Me diga: o que você faria se uma deusa morena, dessas que só se vê naquelas revistas que não existem mais, entrasse em seu humilde escritório e lhe pedisse socorro?

Saltaria da cadeira, largaria a conversa do whats pela metade, abandonaria o que estivesse fazendo, fosse o que fosse, e de pronto atenderia o pedido da moça?

Pois foi exatamente isto o que fez o pacato cidadão Olegário, um jovem senhor de fino trato e educação. Naquela tarde, até que se defrontasse com aquela visão do paraíso, nada no mundo o fazia acreditar que este (o mundo) conspirasse a seu favor.

II.

Olegário mediu a moça, de cima abaixo, de baixo pra cima, afrouxou a gravata assim que constatou as sinuosidades daquele corpo que o vestido vermelho, mais do que justo,  justíssimo, acomodava e, ao mesmo tempo, exibia.

“Olegário… Olegário… É muita areia para o seu caminhãozinho. Olha a encrenca! ”

III.

Advogado sem causa, detetive particular aposentado por falta de serviço, entediado com tudo o que os jornais lhe informavam, ele preferiu não ouvir a voz da consciência.

– Dr. Olegário, à sua disposição. Em que posso servi-la?

A moça mantinha os braços cruzados na altura dos seios como se abraçasse a si mesma. Com o olhar de súplica, expôs o problema que tanto a afligia e, muito provavelmente, poderia causar uma hecatombe se não fosse resolvido em segundos.

IV.

Qual o problema?

O zíper, na parte detrás de vestido, abrira sem que ela percebesse, assim que desceu do Uber na portaria do prédio. Arranjou-se como pôde para evitar o escândalo e chegou ao primeiro andar se esgueirando dos olhares curiosos. Entrou na primeira porta que encontrou aberta… Agora precisaria dar um jeito no bendito/maldito sem que causasse um tumulto descabido nas redondezas.

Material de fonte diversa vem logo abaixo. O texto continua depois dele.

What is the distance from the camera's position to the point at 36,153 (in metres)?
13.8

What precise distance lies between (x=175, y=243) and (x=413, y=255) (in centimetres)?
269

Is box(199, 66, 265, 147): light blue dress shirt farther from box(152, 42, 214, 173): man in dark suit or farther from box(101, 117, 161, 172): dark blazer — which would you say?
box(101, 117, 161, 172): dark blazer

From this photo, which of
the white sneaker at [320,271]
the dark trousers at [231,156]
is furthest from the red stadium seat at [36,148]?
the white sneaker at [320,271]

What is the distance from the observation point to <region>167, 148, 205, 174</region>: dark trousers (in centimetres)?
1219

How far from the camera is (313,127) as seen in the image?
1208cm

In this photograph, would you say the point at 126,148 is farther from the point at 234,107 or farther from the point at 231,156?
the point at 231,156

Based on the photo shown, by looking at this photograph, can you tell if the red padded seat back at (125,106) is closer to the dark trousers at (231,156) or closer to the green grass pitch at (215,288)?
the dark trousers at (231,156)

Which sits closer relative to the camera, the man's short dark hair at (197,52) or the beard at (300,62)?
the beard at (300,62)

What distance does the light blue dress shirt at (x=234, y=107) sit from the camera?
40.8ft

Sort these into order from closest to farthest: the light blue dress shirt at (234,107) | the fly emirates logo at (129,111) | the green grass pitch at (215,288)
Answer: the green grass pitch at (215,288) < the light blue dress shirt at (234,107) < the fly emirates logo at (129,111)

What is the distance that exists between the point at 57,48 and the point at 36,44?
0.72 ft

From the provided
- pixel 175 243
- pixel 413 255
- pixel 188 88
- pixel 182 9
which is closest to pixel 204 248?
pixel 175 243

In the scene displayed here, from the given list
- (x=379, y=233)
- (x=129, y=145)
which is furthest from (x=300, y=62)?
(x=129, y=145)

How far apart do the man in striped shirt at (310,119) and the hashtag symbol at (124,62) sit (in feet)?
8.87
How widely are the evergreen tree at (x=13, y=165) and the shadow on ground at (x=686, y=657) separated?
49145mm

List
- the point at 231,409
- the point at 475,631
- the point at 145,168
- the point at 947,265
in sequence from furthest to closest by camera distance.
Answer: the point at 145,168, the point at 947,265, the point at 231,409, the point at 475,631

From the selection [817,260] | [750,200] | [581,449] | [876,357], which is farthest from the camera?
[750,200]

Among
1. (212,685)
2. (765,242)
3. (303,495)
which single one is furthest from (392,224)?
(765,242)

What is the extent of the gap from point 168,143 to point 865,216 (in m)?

Justo naquela manhã resolveu abolir o sutiã – “e olha no que deu? ”

V.

Era só o que Olegário fazia.

Olhava, olhava e imaginava.

– O senhor pode me ajudar?

“Claro”, respondeu. Pronto para dar o bote.

Tocaria aquela pele morena, que intuía macia e, por horas enquanto fingiria consertar o abençoado zíper.

Quem sabe não seria o começo de tudo? Quem sabe…

VI.

– Posso usar por um segundo a toalete. Sei como dar jeito nisso.

Desenxabido que só, Olegário indicou a porta à esquerda.

Viu a moça entrar – e se pôs a ruminar a cena que lá dentro acontecia perto tão longe do que, pensou, seria.

Foi só o que lhe restou.

VII.

Minutos depois, a moça saiu mais exuberante do que nunca. Agradeceu a gentileza, acenou com os dedos um reles tchauzinho. E, assim como surgiu, desapareceu.

(Até hoje, Olegário, usando suas técnicas de detetive particular, investiga o paradeiro da moça. Não sabe se existiu mesmo ou se foi uma alucinação que vestia vermelho.)